-- start Given data --
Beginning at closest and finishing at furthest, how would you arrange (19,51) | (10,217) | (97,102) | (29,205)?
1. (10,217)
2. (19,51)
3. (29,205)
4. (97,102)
-- end Given data --
**Written task:**
Write out the material again, changing "furthest" to "farthest" and leaving everything else untouched.

**Written response:**
Beginning at closest and finishing at farthest, how would you arrange (19,51) | (10,217) | (97,102) | (29,205)?
1. (10,217)
2. (19,51)
3. (29,205)
4. (97,102)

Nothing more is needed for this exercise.